Adam melangkahkan kaki menuju madrasah, rasa
heran menghampiri sepertinya hari ini berbeda dengan hari sebelumnya, betapa
tidak, hampir seluruh ustad, santri bahkan sebagian besar warga kota Qum yang
berlalu lalang di depan madrasah mengenakan pakaian hitam dengan roman wajah
penuh duka seakan ada peristiwa yang begitu menyedihkan baru saja terjadi. Salah
seorang ustad dengan serban hitam yang melilit kepalanya menyampaikan informasi
dengan nada sedih melalui pengeras suara berkata;”di harap kepada seluruh
pecinta Al-Husain untuk menghadiri azodori/majelis duka Al-Husain di mesjid
madrasah selepas shalat isya”. Ya
Allah!! Adam terperanjat ketika suara itu menusuk telinganya dan meneruskanya
ke hati kemudian berbisik ”yah hari ini tanggal satu Muharram, hari dimana
Al-Husain dan kafilahnya memulai perjalananannya menuju sahara kematian, hari
ini adalah hari hijrahnya manusia dari rumah kegelapan jiwa menuju cahaya, hari
bergeraknya materi menuju non materi”. Jiwa Adam serasa terbang ke kanvas putih
karbala yang dilukis dengan warna merah darah dan tertulis ”selamat datang di
episode pertama karbala”.
Gelap malam merobek siang, shalat isya telah
ditunaikan, lampu-lampu dipadamkan, remang menyelimuti setiap masjid Iran
khususnya kota Qom. Maktal telah di bacakan, maktam pun disenandungkan diringi
isak tangis setiap orang yang mendengarnya, tangisan itu semakin menyayat hati,
pilu, mulut pun sesekali melaknat para tokoh antagonis karbala. Malam demi
malam mereka berkumpul, menerbangkan ruh,bersatu dengan kafilah syuhada, menyelami sejarah menyaksikan lebih dekat
episode demi spisode perjalanan Aba Abdillah menuju taman tanpa bunga. Hingga
pada akhirnya sampailah pada episode kesepuluh yang merupakan episode terakhir
dari bagian pertama cerita karbala. Langit terasa runtuh, bumi terbelah,
gunung-gunung berhamburan laksana kapas dan dedaunan kering yang diterpa angin
menyaksikan kekasih Tuhan terbunuh dengan bibir haus dan badan tercabik di
sahara Karbala. Warga Qom berpakaian serba hitam, memenuhi jalan-jalan kota
qom, mereka menangis,
menjerit,memukul-mukul dada dan kepala, meyanyikan lagu duka, membakar kemah-kemah,
melaknat setiap musuh Al-Husain, hati dan mata mereka perih saksikan karbala di
pelupuk mata. Warga Qom berduka sebagai bentuk ekspresi kecintaan mereka kepada
Al-Husain. Selamat bermukim di pekuburan nainawa.
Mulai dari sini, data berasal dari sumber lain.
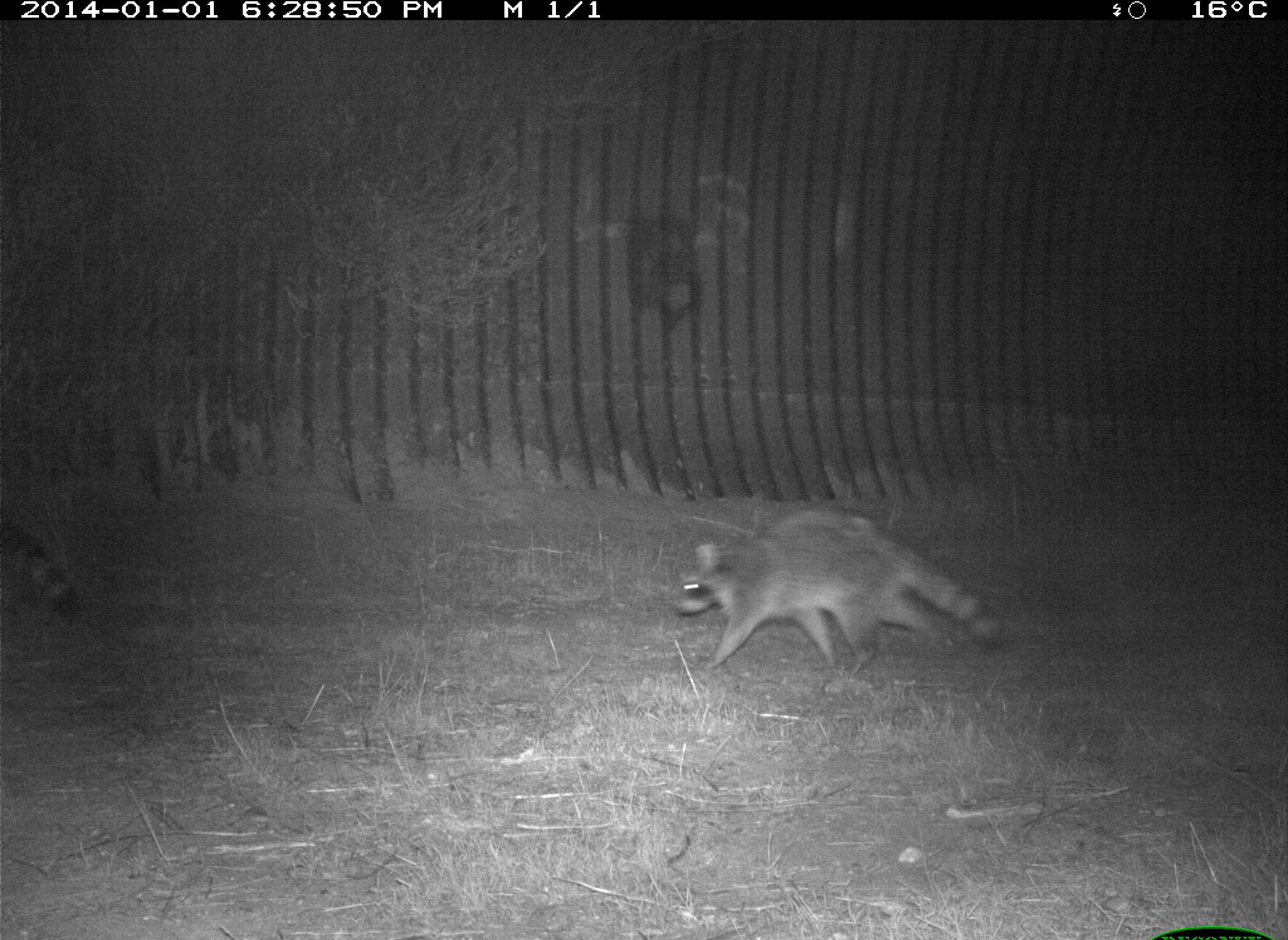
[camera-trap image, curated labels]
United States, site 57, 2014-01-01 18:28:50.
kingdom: Animalia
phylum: Chordata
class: Mammalia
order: Carnivora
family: Procyonidae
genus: Procyon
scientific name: Procyon lotor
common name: raccoon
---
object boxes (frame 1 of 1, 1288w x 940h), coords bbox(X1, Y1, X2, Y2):
raccoon: bbox(669, 511, 1007, 676)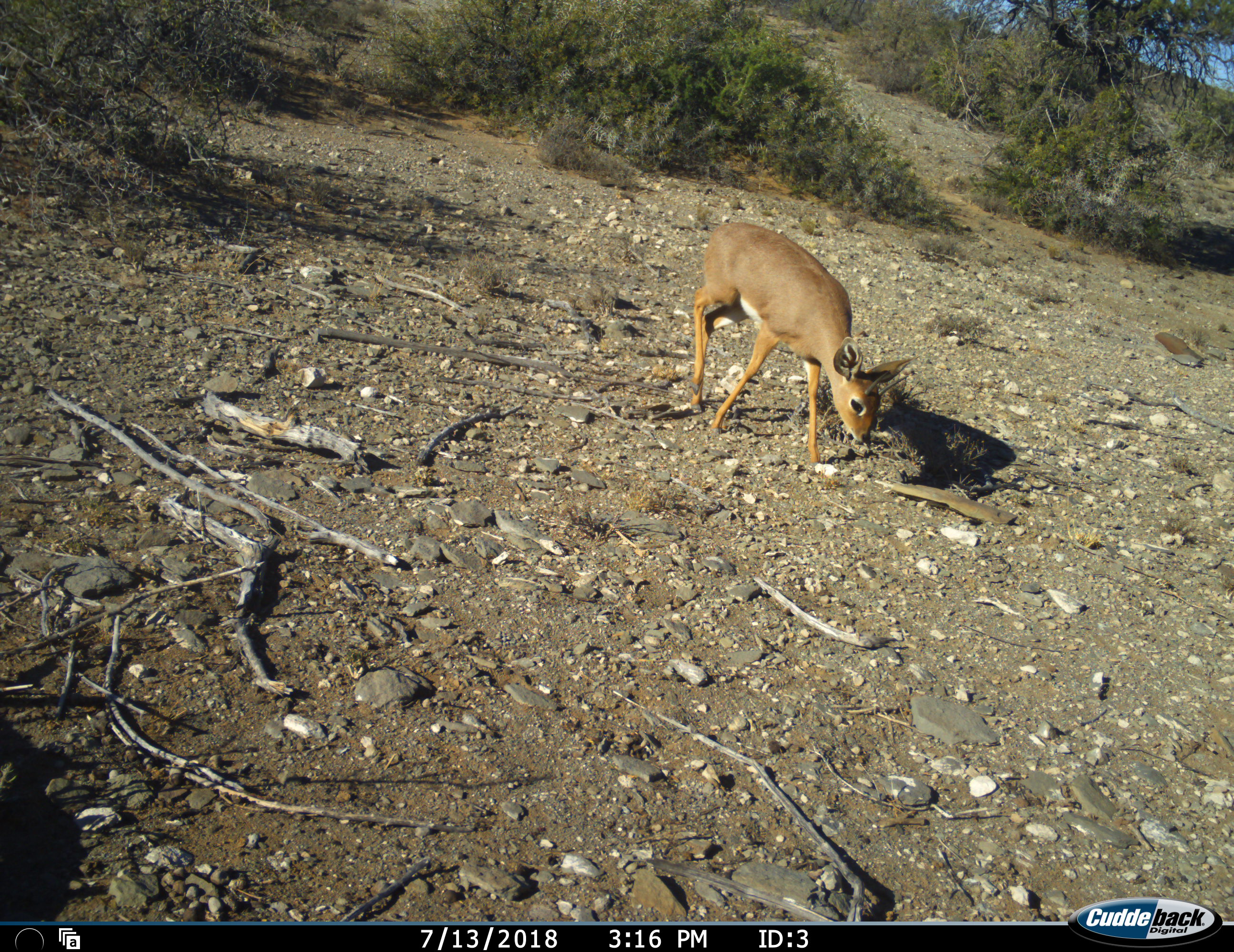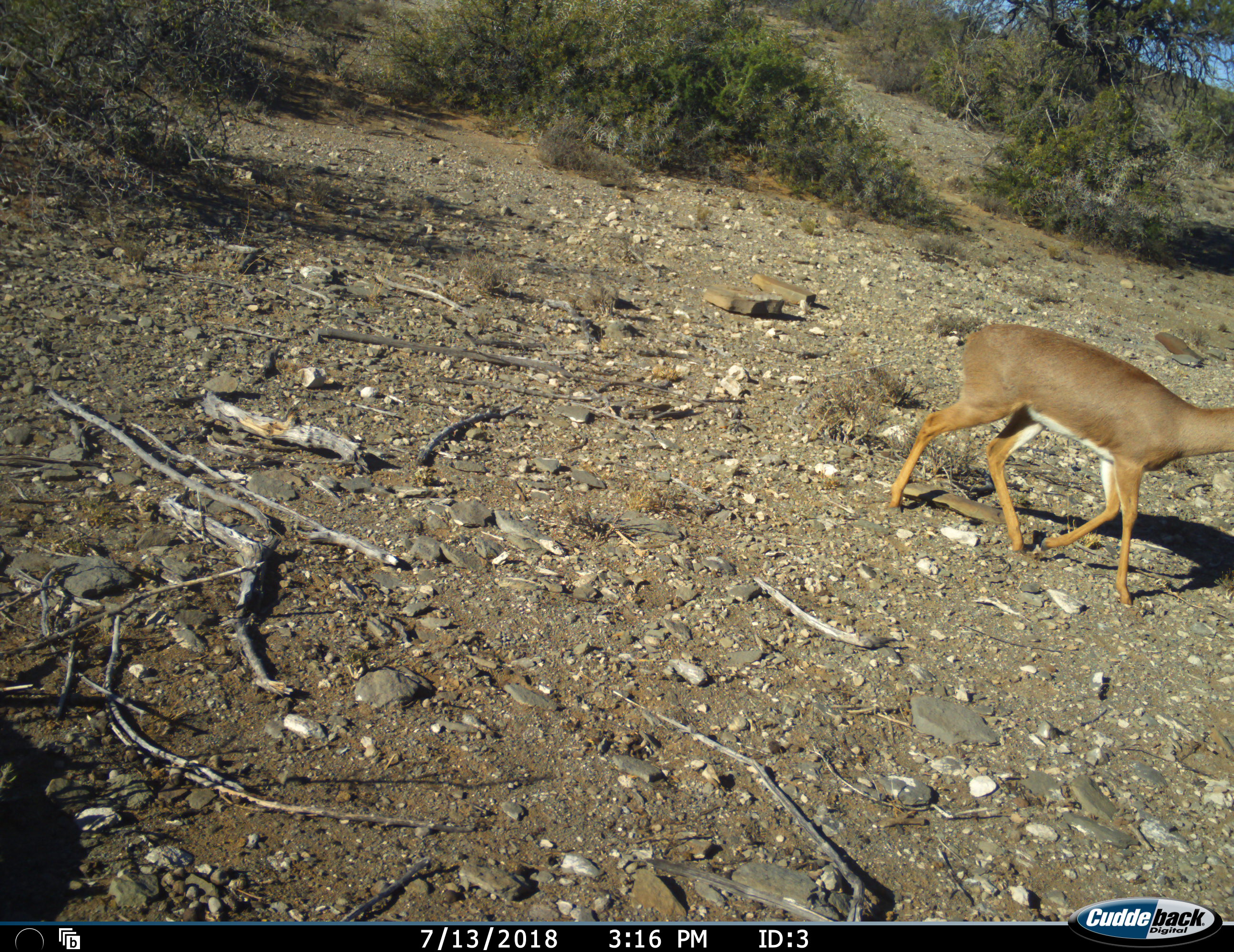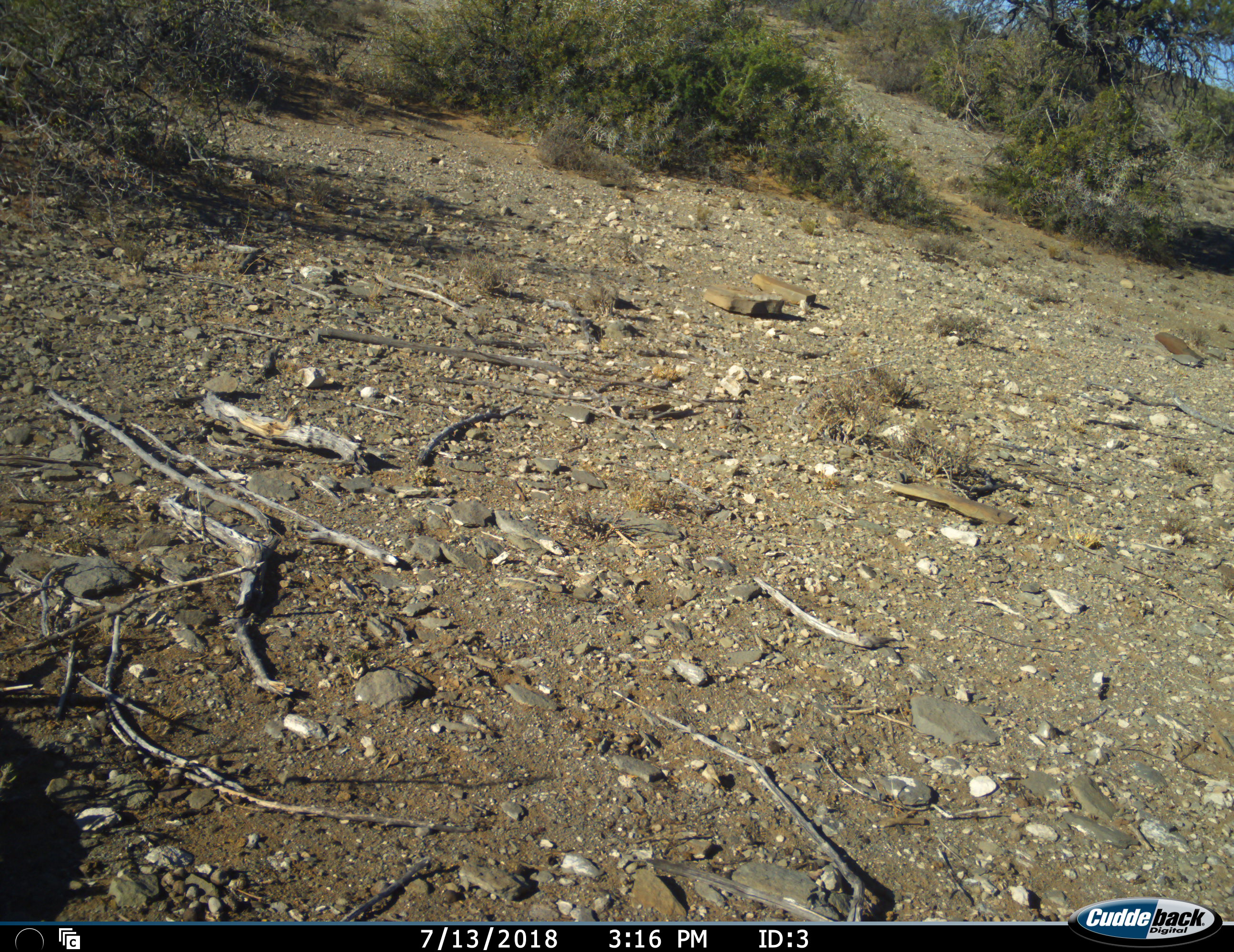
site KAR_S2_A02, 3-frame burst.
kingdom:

Qum adalah salah satu kota di antara sekian
banyak kota yang ada di bawah naungan langit yang berduka pada bulan muharram,
setiap penjuru bumi yang dihiasi dengan pecinta-pecinta Al-Husain, disitu akan
terdengar tangis dalam bentuk senandung kesedihan sahara karbala yang
dilantunkan dengan alasan yang tentunya berbeda satu dengan yang lainnya.
Mungkin Adam adalah orang yang paling jarang
meneteskan air mata selama perayaan majelis duka di kota Qom, namun hal ini
bukan berarti bahwa dia bukanlah pecinta Al-husain, akan tetapi Adam mencoba
tuk menjadi pecinta Al-Husain yang mencintainya dengan mata terbuka.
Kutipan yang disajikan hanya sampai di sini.